GIVEN INFORMATION –
——

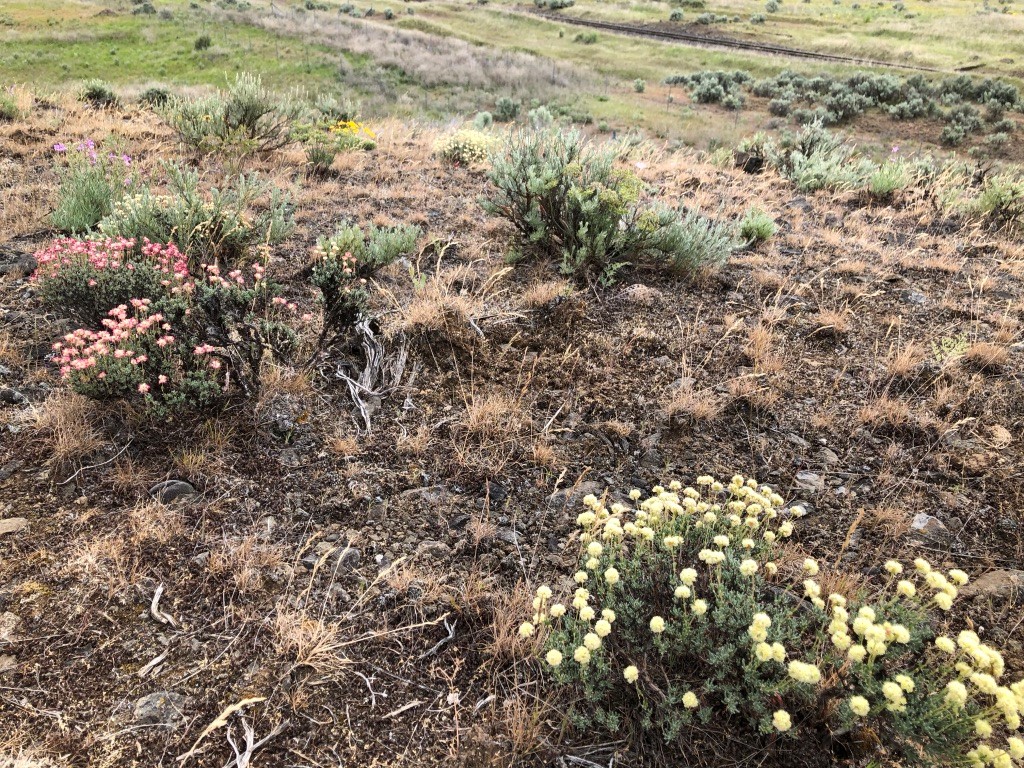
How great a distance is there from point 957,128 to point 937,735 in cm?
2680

——

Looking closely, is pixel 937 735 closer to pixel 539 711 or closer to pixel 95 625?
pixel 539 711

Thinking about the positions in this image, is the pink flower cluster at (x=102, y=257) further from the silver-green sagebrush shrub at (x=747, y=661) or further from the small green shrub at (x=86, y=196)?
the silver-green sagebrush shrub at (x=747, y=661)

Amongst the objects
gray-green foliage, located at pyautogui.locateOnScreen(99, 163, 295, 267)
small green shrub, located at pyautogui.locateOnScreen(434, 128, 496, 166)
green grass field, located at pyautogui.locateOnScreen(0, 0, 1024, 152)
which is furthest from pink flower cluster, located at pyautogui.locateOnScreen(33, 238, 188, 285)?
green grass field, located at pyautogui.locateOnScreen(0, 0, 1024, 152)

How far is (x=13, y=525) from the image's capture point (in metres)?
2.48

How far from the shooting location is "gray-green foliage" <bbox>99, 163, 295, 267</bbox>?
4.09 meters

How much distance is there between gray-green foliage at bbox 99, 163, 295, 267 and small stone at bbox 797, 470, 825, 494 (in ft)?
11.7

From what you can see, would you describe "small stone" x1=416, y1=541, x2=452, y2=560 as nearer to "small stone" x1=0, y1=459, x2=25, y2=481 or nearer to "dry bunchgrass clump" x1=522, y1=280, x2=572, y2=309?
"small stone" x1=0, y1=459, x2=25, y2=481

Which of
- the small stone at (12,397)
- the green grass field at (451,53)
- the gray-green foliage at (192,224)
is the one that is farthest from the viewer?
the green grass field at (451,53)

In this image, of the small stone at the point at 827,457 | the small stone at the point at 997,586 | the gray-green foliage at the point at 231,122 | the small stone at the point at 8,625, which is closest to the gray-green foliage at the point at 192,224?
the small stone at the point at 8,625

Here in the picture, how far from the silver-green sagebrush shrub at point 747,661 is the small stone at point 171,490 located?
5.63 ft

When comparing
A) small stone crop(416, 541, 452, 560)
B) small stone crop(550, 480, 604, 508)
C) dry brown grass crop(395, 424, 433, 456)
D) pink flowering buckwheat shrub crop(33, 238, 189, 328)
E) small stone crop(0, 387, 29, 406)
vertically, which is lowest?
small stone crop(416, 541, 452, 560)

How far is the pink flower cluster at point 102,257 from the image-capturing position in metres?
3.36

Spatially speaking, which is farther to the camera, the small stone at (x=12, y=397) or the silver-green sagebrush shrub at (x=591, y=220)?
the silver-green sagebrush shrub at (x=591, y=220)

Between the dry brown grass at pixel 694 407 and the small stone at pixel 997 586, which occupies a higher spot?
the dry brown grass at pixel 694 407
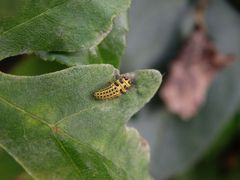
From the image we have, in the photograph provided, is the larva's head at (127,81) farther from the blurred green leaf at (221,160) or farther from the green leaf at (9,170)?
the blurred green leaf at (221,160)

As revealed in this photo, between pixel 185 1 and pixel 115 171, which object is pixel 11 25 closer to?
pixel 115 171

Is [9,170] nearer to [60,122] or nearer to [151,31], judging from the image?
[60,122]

——

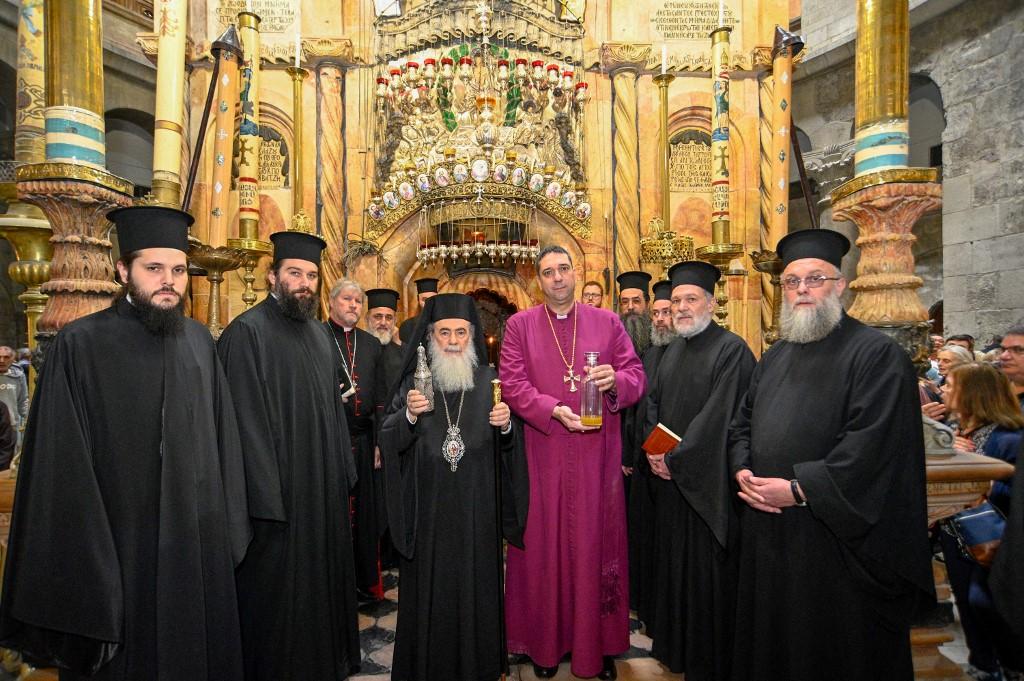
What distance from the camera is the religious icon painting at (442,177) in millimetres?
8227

——

WHAT THE TASK REQUIRES – Please count how many lines of the material above contain the string "pink", treating case as significant, and give only that number.

EXERCISE ANSWER – 4